» About Max

That's me.

I was born in Berlin-Wilmersdorf, Germany, on 25 July 1994. It was very hot in the big city. My parents, Anke and Rüdiger, lived together with my big brother Julian, who is almost two and a half years older than me, in a big old house made up of flats from the 1890s in Berlin’s Moabit. There were lots of children there and there was a wonderful inner yard in which we could play, run about and laugh. I was always down there, in my pram, when Mum or Dad sat down there with their friends and neighbours until late at night, talking about almost everything.
Then it got colder and the days became shorter. In December 1994, the first snow began to fall in the city. I fell ill, got the measles, only a little bit, nothing dramatic. Soon I felt better, and when my mum celebrated her 30th birthday I was fighting fit again.

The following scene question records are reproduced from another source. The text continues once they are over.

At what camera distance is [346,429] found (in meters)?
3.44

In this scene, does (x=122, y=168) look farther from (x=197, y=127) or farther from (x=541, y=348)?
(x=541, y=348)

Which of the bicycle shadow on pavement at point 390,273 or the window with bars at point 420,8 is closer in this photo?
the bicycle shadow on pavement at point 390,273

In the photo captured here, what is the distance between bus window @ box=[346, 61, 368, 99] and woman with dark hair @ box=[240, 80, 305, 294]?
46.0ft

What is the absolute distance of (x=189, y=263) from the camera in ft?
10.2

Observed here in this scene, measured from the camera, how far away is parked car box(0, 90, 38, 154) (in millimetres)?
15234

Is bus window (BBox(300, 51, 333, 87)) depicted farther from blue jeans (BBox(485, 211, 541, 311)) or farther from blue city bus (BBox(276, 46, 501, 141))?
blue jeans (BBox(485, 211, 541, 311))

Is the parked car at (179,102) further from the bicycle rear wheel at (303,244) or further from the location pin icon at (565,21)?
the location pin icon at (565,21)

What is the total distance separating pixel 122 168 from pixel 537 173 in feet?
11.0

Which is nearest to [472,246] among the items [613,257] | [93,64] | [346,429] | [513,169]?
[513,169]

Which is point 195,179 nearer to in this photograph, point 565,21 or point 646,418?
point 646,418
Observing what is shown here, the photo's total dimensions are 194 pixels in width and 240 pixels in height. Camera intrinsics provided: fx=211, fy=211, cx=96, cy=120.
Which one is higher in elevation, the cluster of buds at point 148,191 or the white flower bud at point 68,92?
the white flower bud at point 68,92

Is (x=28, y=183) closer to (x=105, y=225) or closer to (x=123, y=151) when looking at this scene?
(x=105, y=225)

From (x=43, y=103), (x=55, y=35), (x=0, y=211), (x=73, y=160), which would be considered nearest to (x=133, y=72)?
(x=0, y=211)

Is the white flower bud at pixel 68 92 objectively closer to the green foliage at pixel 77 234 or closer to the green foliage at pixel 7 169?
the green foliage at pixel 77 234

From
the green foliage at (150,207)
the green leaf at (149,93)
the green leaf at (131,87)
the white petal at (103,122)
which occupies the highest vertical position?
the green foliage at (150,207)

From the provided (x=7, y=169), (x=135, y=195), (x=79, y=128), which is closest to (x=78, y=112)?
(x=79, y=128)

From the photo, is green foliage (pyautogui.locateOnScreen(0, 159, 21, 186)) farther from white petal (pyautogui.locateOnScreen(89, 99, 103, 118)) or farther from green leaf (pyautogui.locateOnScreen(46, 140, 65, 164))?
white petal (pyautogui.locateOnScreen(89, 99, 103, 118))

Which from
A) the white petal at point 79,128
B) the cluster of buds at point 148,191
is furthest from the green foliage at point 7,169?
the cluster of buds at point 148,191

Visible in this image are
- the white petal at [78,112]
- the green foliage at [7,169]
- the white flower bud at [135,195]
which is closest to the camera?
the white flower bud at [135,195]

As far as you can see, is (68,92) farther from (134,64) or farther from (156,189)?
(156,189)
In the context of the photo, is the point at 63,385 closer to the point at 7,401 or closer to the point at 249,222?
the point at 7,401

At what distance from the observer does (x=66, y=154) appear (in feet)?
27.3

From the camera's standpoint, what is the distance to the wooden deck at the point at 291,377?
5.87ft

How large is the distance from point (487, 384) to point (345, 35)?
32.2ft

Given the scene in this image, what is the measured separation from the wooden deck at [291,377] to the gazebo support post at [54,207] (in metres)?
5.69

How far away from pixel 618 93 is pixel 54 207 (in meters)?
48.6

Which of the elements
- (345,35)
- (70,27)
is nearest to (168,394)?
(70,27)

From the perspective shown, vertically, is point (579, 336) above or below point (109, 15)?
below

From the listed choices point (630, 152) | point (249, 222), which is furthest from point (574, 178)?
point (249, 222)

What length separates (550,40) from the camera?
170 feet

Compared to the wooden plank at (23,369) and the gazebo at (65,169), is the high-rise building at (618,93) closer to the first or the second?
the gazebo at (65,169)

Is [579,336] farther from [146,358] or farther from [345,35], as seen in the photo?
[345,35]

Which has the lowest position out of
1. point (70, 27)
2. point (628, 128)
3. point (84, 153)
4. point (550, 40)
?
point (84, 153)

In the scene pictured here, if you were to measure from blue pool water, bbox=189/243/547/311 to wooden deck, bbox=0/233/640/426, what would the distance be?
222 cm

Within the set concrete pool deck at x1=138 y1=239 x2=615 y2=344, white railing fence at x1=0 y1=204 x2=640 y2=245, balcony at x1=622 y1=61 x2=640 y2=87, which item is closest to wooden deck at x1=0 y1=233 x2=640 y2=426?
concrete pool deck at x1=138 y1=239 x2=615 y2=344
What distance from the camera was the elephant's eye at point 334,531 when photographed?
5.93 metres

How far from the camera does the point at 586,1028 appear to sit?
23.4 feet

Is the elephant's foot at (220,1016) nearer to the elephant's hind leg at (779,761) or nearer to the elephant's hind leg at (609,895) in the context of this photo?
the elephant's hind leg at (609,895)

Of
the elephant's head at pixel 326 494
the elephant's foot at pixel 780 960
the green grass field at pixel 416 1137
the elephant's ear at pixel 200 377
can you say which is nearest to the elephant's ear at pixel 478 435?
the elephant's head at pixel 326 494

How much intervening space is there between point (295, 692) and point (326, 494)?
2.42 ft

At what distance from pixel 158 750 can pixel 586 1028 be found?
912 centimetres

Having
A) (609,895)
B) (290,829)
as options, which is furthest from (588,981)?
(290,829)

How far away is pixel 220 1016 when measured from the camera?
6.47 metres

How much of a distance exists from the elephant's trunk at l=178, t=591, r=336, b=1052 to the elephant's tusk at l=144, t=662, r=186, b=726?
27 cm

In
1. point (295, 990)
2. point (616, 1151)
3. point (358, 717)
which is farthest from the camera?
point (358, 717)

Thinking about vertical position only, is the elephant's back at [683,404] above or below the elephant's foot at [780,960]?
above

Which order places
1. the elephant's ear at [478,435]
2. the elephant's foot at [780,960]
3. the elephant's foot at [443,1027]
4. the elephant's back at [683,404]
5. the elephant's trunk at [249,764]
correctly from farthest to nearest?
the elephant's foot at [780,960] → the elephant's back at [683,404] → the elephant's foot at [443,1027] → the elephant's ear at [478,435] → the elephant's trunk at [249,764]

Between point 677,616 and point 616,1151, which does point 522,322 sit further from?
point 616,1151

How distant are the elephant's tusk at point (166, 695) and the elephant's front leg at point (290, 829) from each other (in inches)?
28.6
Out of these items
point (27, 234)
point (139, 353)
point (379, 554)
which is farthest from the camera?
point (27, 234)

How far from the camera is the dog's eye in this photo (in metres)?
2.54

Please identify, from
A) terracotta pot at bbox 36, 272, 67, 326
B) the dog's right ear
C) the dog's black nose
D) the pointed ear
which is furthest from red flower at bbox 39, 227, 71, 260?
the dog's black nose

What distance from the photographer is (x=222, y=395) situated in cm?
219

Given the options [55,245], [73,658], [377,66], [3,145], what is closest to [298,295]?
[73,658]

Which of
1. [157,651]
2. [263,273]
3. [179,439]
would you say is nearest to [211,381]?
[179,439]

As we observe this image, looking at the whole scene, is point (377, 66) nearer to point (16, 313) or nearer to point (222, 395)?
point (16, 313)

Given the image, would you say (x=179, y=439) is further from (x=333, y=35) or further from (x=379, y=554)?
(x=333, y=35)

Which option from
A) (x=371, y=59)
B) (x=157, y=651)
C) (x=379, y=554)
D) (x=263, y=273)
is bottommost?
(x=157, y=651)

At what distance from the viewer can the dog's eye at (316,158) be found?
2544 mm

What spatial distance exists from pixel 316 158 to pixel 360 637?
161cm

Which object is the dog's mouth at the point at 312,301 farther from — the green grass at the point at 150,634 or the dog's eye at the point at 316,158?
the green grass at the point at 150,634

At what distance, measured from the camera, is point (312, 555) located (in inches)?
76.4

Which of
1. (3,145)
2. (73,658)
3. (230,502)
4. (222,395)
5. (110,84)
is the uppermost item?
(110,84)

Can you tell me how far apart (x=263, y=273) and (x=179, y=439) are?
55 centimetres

I was always full of mischief, full of energy and there was one thing I was particularly good at: screaming, sometimes for hours without end. 

In April 1995, Mum, Dad, Julian and I took a flight to lovely warm Florida for a holiday. It was so beautiful there,  I gave up screaming and learned how to stand up really quickly. Back in Berlin, a new great summer came. I learned how to walk, talk and chased about with my brother. In autumn 1995, Julian joined a private nursery. It was a privately organised kindergarden in Berlin where the parents can get really involved. A great idea, as there were not enough spaces in public kindergardens in those days.

Winter 1995/1996 was tough. It was icy-cold and the air was really polluted. Sometimes you couldn’t see the other end of the house for all the foggy air. Julian brought home one cold after the other from the nursery and infected me too most of the time. That was the reason why my mum could not get me vaccinated, even though it would have been the time to do it.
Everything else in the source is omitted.